O PESO DO AUMENTO DO GASÓLEO E OGRITO DE UMA NAÇÃO
À meia-noite desta sexta-feira, os angolanos acordam com mais um golpe no bolso: o litro do gasóleo salta de 300 para 400 kwanzas. A medida,anunciada pelo Instituto Regulador dos Derivados do Petróleo (IRDP), é mais um capítulo na política de retirada gradual dos subsídios aos combustíveis, defendida pelo
Executivo como necessária, mas que, na prática, esmaga ainda mais uma população já asfixiada pelo custo de vida, pelo desemprego e pela pobreza.
Este é o segundo aumento em pouco mais de três meses.
Em Março, o preço do gasóleo havia subido de 200 para 300 kwanzas, um ajuste que, na
época, já havia provocado ondas de protestos silenciosos porque, em Angola, até o descontentamento é
controlado.
Agora, o governo repete a dose, e os angolanos, sem fôlego, perguntam: até quando?
O aumento do gasóleo não é apenas um número a mais no painel dos postos de combustível.
É o rastilho que alimenta a inflação em cascata.
Se o gasóleo sobe, o transporte fica mais caro.
Se o transporte fica mais caro, os produtos básicos já escassos e inacessíveis para muitos disparam de preço.
O pão, o peixe, o óleo, o arroz… Tudo chega mais caro à mesa de famílias que já sobrevivem com
uma refeição por dia.
Os moto-táxis, vital para a mobilidade nas cidades, tornamse um luxo.
Os pequenos comerciantes, que dependem de geradores devido às falhas
crónicas de energia, veem os seus lucros evaporarem-se no combustível.
E os trabalhadores,que já gastam grande parte do seu salário no transporte, agora
terão de escolher: comer ou chegar ao emprego?
O Executivo justifica a medida como parte de um “ajustamento necessário”, argumentando que os subsídios aos combustíveis pesam no Orçamento Geral do Estado.

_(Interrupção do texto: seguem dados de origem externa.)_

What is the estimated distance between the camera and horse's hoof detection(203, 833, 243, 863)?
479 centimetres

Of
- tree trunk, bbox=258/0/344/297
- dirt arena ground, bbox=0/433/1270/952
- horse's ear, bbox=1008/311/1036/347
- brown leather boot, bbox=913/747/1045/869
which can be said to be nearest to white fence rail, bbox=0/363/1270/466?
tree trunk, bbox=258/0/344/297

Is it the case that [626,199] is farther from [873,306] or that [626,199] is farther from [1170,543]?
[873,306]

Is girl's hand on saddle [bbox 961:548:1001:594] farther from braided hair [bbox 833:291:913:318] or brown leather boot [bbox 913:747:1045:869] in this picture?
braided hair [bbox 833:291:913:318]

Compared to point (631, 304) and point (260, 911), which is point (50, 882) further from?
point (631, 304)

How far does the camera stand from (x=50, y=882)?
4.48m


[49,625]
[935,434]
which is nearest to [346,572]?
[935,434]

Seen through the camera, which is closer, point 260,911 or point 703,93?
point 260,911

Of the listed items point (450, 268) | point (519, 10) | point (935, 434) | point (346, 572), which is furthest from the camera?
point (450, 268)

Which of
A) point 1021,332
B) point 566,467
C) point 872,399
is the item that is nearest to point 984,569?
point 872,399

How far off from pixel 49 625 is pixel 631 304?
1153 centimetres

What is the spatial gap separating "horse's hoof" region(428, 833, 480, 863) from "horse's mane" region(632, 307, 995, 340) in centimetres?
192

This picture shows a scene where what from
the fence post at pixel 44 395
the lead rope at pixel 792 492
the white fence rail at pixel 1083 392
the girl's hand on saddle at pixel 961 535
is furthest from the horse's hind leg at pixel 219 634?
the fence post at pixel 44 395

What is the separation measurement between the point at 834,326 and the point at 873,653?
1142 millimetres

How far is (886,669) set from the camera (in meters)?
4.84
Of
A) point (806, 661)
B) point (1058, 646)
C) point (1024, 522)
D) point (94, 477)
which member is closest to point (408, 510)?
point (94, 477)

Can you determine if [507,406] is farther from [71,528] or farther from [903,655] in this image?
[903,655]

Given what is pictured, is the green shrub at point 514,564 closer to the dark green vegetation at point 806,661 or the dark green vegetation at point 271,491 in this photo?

Mas, para o cidadão comum, soa como mais uma medida neoliberal imposta de cima para baixo, sem diálogo,sem alternativas, sem compaixão.
Enquanto a elite política e empresarial pouco sente o impacto, a maioria dos angolanos vive no limiar da
sobrevivência.
O desemprego juvenil é uma chaga aberta, os salários não acompanham a inflação, e os serviços públicos
saúde, educação, energia continuam precários.
A retirada dos subsídios, sem um plano de proteção social eficaz, é como tirar a muleta de um doente sem lhe dar tratamento.
A história mostra que os povos só mudam o seu destino quando se recusam a aceitar a opressão como
norma. Se em Março o aumento do gasóleo gerou murmúrios, hoje é preciso mais do que lamentações.
É preciso organização, união e coragem para exigir políticas que não sacrifiquem os pobres em nome de
um “ajuste económico” que só beneficia os de sempre.
O povo angolano merece dignidade.
Merece respostas, não apenas aumentos.
Merece ser ouvido, não apenas
silenciado.
Se o governo insiste em apertar o cerco, que o povo insista em resistir.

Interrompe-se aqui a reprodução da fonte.